Page:
— Start —

Rachel Kudish-Vashdi and Yuval Baruch
 
Hundreds of salvage excavations are conducted in Israel each year. These are, for the most part, small-scale excavations that are initiated due to public works, private construction or governmental request. As the location of these excavations is accidential, and the greater part of them is going to be either covered or destroyed, it is especially important that they be documented as well and as accurate as possible. This is done today by a printed journal, Hadashot Arkheologiyot – Excavations and Surveys in Israel, published by the Israel Antiquities Authority (IAA) both in Hebrew and in English.
 
The amount of information that has accumulated just in the past three years in the IAA can provide for at least four printed journals. The establishing of a digital publication for salvage excavations is thus urgent. Salvage excavation reports differe from the larger site reports in that they are short compositions of excavations with meager finds. Therefore, the salvage excavation reports should not be dealt with in the same manner as the large-scale excavations, as their main importance is their inclusion in a journal which will provide a wide data base, arranged according to regions, periods and subjects.

— End —

To-do list:
• 1. Decide whether each statement below agrees with the passage on salvage excavations in Israel. Answer yes or no for each, and quote the words from the passage that settle it.
(a) The printed journal Hadashot Arkheologiyot appears only in Hebrew.
(b) The information gathered by the IAA in the past three years could fill at least four printed journals.
(c) Salvage excavation reports should be handled the same way as reports on large-scale excavations.
• 2. Write the next part of the passage on salvage excavations in Israel, picking up after its final sentence.

Supplied data:
— Start —

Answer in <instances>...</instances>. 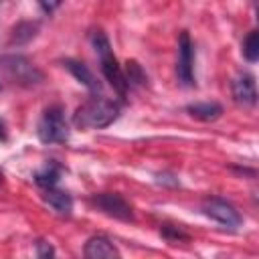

— End —

Answers per task:
• 1.
(a) No: "published by the Israel Antiquities Authority (IAA) both in Hebrew and in English"
(b) Yes: "can provide for at least four printed journals"
(c) No: "should not be dealt with in the same manner as the large-scale excavations"

• 2.
An e-journal publishing salvage excavation reports will create a wide data base that is badly needed to keep the archaeological research updated and open to all scholars around the world. The printed version of such a data base is available since 1961 (in English – Excavations and Surveys in Israel [ESI] - since 1982), and is for years a major reference in works concerning the archaeology of the Holy Land. It goes without saying that a digital form of this journal, which is going to replace(!!) the printed one, will be widely refered to and will be more convinient thanks to easy searching abilities and technological advantages, such as interactive maps and internal links.
 
The availability of such a large-scale data base of salvage excavations on the web will be the first of its kind in the archaeology of the Holy Land. The data - which is relevant to a wide range of scholars in various fields, such as archaeologists, Bible scholarts, egyptologists, historians and art historians – will finely be digitally catalogued on computer with the option of conducting elaborate word  searches according to sites, periods and topics, as well as by geographical searches according to regions and map references.
 
The E-journal www.hadashot-esi.org.il is now in its last stages of QA and will be aired at the end of October 2004.